Requests>
a) From the theater review below, reproduce word for word the passage from "Since the Legion" to "rule the streets.".
b) Name every member of the Legion of Victory, by superhero name, that the theater review below mentions.

Text block>
******

The conceit of the plot is that ten years ago, a radioactive, gamma-ray containing substance called Brooklynite smashed into the Gowanus Canal, emitting “Ditmas particles” and creating something called the “Gowanus Effect,” which turned a few people within its radius into superheroes. This group, which calls itself the Legion of Victory, consists primarily of lily-white transplants from elsewhere. There’s El Fuego (Andrew Call), the fire wielder, whose background isn’t fleshed out but whose body language and douche-y self-regard reminded me of those finance guys who troll Williamsburg for hipster girls on Friday and Saturday nights. There’s Blue Nixie (Grace McLean), the water sculptor, a high-strung woman who’s supposedly from Coney Island but seems more like someone who would only have been out there to show off the hard work she put into her costume for the Mermaid Parade. There’s Kid Comet (Gerard Canonico), a former bike messenger who can run really fast now. Even the one black member of the Legion, Astrolass (the game and talented Nicolette Robinson, who does her best with the material she’s been given), is a transplant from Ohio. The single native Brooklynian in the crew is Avenging Angelo (Nick Cordero), who — fuhgeddaboudit — embodies Bensonhurst pride in all its stereotypical brutishness, has no real powers and is only allowed to parallel park for the group.
Since the Legion arrived in town, crime has plummeted and the borough has undergone a glorious transformation. As the mayor (Tom Alan Robbins, doing his best Marty Markowitz impression) says, “Ever since they arrived, Brooklyn’s been transformed into a great place … This [is the] new Brooklyn you helped to create.”
And there we have the problematic assumption on which the zany hijinks will be based — that of course Brooklyn is better now than it once was, and thank god for all those eager moneyed transplants from Wesleyan, Oberlin and lesser schools who have washed away the scrappy snarling problematic people who used to rule the streets.
But wait. One Brooklyn native wants to join the Legion of Victory. It’s young Trey Swieskowski, a sad sack who shockingly never graduated from college — instead dedicating his time to running his parents’ failing hardware store after they were murdered in cold blood. As played by Matt Doyle, he’s eager and innocent and unendingly naïve, but with a good heart, of course. The problem is that he has no superpowers — and why would he? He’s just a poor boy from Brooklyn. If only he could transform himself into the sort of person worthy of their ranks! Hmmm. Well, he’s got the fashion down: converse sneakers, shaggy center-parted hair, a fitted plaid shirt and Franzen glasses.

******

Listing>
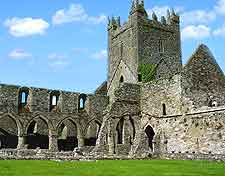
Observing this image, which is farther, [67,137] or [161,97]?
[67,137]

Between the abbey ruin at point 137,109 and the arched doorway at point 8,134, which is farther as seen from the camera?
the arched doorway at point 8,134

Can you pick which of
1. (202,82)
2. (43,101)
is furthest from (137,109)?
(43,101)

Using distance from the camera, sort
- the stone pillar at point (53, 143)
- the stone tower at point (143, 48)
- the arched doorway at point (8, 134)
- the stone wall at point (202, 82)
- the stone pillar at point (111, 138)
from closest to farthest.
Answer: the stone wall at point (202, 82)
the stone pillar at point (111, 138)
the stone pillar at point (53, 143)
the arched doorway at point (8, 134)
the stone tower at point (143, 48)

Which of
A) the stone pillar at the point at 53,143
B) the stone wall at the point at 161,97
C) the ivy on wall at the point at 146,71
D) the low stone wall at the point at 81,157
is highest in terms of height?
the ivy on wall at the point at 146,71

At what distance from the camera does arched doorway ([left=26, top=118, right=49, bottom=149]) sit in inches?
1496

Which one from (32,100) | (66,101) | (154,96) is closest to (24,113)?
(32,100)

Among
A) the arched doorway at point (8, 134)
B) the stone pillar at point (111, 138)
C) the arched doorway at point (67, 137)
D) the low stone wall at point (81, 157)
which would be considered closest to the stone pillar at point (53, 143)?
the arched doorway at point (67, 137)

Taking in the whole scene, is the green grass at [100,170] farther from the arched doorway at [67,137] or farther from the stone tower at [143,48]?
the stone tower at [143,48]

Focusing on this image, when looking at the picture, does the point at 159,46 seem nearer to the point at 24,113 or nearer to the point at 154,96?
the point at 154,96

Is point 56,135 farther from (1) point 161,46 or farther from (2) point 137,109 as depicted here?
(1) point 161,46

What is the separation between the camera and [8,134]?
124 ft

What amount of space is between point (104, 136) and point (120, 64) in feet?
56.0

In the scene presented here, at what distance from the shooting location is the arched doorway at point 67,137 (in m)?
39.1

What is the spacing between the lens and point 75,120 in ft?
122
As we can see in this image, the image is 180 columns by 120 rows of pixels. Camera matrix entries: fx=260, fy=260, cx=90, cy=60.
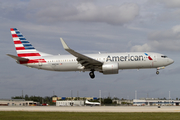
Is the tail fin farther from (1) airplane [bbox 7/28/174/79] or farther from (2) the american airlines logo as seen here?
(2) the american airlines logo

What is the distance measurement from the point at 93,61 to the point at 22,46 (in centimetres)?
1722

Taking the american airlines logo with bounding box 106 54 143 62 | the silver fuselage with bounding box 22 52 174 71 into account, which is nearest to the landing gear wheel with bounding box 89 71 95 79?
the silver fuselage with bounding box 22 52 174 71

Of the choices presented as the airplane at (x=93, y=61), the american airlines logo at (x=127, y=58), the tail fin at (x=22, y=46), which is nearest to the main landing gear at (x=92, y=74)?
the airplane at (x=93, y=61)

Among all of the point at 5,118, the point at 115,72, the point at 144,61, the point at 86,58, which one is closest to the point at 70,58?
the point at 86,58

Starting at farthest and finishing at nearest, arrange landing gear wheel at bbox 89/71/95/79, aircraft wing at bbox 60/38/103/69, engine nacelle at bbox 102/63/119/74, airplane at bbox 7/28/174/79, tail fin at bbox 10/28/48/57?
tail fin at bbox 10/28/48/57, landing gear wheel at bbox 89/71/95/79, airplane at bbox 7/28/174/79, engine nacelle at bbox 102/63/119/74, aircraft wing at bbox 60/38/103/69

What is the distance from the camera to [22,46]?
56.2m

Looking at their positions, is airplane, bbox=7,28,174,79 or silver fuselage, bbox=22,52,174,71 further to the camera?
Answer: silver fuselage, bbox=22,52,174,71

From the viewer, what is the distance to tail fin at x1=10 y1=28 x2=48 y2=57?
54.5 m

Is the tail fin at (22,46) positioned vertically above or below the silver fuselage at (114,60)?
above

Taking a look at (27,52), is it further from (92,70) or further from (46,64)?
(92,70)

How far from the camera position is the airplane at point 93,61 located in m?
48.7

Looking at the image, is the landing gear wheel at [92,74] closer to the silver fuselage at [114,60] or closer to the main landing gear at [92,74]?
the main landing gear at [92,74]

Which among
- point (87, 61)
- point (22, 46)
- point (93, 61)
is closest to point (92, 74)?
point (87, 61)

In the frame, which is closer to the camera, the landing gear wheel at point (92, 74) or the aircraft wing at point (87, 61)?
the aircraft wing at point (87, 61)
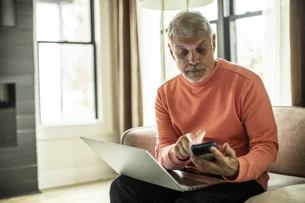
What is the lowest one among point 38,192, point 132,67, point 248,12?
point 38,192

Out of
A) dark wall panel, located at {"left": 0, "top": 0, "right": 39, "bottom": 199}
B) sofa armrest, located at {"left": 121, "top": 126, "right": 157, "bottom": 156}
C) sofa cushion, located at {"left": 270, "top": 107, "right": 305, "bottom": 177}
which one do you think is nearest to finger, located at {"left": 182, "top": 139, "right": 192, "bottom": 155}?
sofa cushion, located at {"left": 270, "top": 107, "right": 305, "bottom": 177}

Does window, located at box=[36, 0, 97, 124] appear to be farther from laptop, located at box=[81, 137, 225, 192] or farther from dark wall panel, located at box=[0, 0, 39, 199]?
laptop, located at box=[81, 137, 225, 192]

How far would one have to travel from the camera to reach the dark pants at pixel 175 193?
1.30m

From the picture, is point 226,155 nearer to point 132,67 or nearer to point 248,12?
point 248,12

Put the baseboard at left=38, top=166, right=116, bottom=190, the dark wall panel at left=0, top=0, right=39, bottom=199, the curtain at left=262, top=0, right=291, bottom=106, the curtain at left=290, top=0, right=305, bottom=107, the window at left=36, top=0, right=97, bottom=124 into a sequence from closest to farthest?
the curtain at left=290, top=0, right=305, bottom=107
the curtain at left=262, top=0, right=291, bottom=106
the dark wall panel at left=0, top=0, right=39, bottom=199
the baseboard at left=38, top=166, right=116, bottom=190
the window at left=36, top=0, right=97, bottom=124

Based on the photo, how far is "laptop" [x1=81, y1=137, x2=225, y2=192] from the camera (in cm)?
121

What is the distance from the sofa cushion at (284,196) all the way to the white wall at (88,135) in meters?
2.71

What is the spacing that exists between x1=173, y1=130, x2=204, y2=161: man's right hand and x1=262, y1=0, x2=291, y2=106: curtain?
1352 mm

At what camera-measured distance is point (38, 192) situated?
137 inches

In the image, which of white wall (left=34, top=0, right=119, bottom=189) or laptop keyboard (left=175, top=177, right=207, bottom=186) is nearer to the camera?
laptop keyboard (left=175, top=177, right=207, bottom=186)

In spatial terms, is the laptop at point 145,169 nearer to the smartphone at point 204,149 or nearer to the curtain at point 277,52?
the smartphone at point 204,149

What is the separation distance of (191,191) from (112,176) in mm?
2750

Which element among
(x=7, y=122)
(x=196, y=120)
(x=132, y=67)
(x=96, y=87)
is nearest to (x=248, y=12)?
(x=132, y=67)

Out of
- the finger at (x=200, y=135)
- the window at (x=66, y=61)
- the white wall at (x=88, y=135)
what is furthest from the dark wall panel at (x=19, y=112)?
the finger at (x=200, y=135)
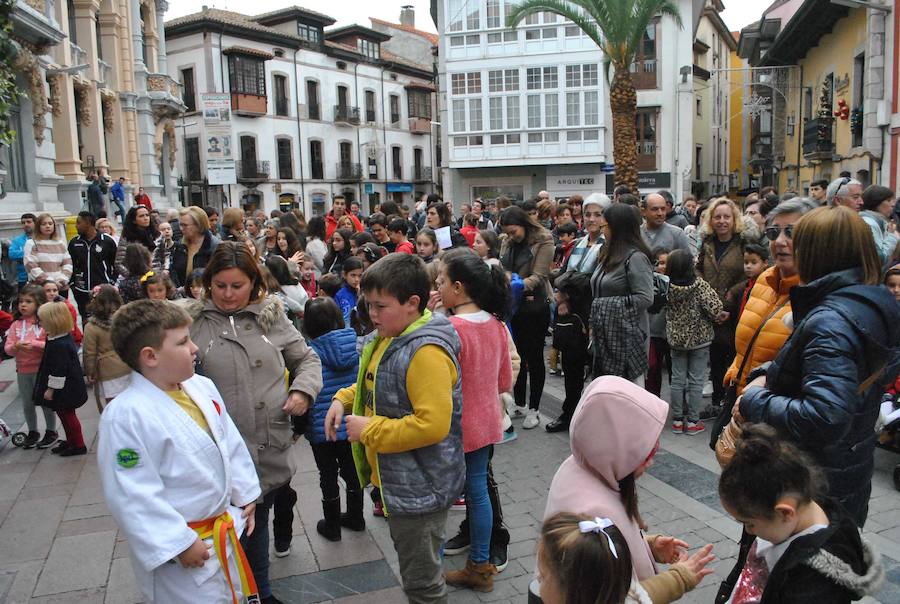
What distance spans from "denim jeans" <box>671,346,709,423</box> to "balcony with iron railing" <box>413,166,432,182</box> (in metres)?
44.9

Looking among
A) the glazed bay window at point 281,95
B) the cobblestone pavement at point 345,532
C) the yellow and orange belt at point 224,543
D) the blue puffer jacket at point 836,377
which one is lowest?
the cobblestone pavement at point 345,532

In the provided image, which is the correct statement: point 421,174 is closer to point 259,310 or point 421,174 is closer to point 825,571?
point 259,310

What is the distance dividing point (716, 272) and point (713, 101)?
128ft

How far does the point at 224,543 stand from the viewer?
8.52ft

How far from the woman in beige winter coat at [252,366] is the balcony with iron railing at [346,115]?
42.7m

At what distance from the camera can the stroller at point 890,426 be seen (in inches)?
195

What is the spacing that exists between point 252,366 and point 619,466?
1.79 metres

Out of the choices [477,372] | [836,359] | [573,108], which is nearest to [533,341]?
[477,372]

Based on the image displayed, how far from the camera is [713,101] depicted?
41.4 meters

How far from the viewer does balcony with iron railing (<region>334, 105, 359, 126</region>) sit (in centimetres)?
4416

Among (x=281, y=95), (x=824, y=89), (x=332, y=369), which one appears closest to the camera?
(x=332, y=369)

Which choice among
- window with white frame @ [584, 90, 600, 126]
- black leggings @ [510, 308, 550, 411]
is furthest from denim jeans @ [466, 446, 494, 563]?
window with white frame @ [584, 90, 600, 126]

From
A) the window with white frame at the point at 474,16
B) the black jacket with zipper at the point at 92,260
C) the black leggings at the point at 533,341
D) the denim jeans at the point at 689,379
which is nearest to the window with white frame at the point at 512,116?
the window with white frame at the point at 474,16

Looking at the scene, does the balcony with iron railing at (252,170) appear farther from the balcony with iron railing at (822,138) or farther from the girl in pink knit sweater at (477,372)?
the girl in pink knit sweater at (477,372)
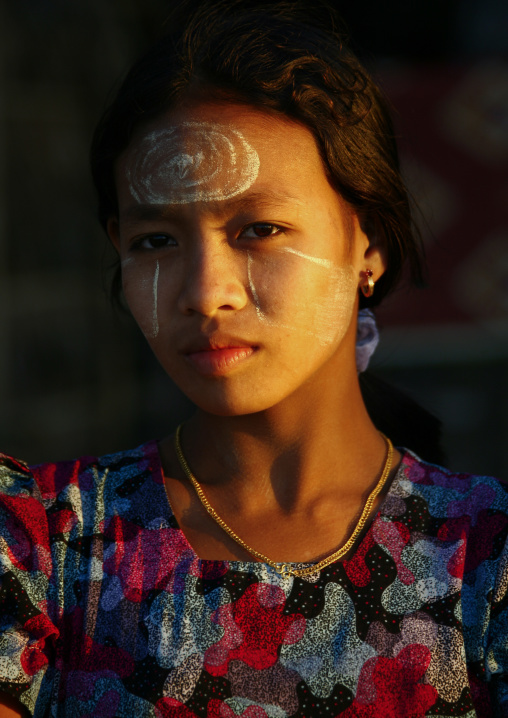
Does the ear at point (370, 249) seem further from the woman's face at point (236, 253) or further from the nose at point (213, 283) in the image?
the nose at point (213, 283)

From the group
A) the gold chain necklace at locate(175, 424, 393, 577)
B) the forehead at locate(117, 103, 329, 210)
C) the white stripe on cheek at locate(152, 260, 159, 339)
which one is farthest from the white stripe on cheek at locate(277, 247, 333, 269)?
the gold chain necklace at locate(175, 424, 393, 577)

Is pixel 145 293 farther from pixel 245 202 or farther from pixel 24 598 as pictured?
pixel 24 598

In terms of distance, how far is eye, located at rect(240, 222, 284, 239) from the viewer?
5.02ft

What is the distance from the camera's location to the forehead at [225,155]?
1527mm

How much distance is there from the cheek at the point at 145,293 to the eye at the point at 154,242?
3cm

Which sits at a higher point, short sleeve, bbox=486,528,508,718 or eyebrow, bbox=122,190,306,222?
eyebrow, bbox=122,190,306,222

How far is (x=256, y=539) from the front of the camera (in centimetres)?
159

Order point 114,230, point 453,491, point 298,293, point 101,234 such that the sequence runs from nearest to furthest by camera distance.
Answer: point 298,293 → point 453,491 → point 114,230 → point 101,234

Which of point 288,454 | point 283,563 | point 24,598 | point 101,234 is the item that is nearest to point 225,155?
point 288,454

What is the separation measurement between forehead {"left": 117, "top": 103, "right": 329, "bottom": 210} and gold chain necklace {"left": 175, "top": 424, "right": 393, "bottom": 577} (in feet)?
1.76

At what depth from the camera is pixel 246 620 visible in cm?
147

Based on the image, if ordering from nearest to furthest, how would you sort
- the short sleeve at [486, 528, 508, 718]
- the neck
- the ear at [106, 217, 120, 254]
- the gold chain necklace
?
1. the short sleeve at [486, 528, 508, 718]
2. the gold chain necklace
3. the neck
4. the ear at [106, 217, 120, 254]

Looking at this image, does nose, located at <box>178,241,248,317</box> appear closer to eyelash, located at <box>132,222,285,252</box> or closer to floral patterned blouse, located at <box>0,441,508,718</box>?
eyelash, located at <box>132,222,285,252</box>

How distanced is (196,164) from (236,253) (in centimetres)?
18
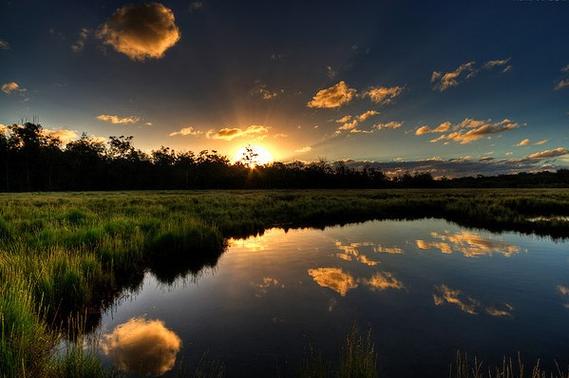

******

Final answers>
a)
Since the Legion arrived in town, crime has plummeted and the borough has undergone a glorious transformation. As the mayor (Tom Alan Robbins, doing his best Marty Markowitz impression) says, “Ever since they arrived, Brooklyn’s been transformed into a great place … This [is the] new Brooklyn you helped to create.”
And there we have the problematic assumption on which the zany hijinks will be based — that of course Brooklyn is better now than it once was, and thank god for all those eager moneyed transplants from Wesleyan, Oberlin and lesser schools who have washed away the scrappy snarling problematic people who used to rule the streets.

b) El Fuego, Blue Nixie, Kid Comet, Astrolass, Avenging Angelo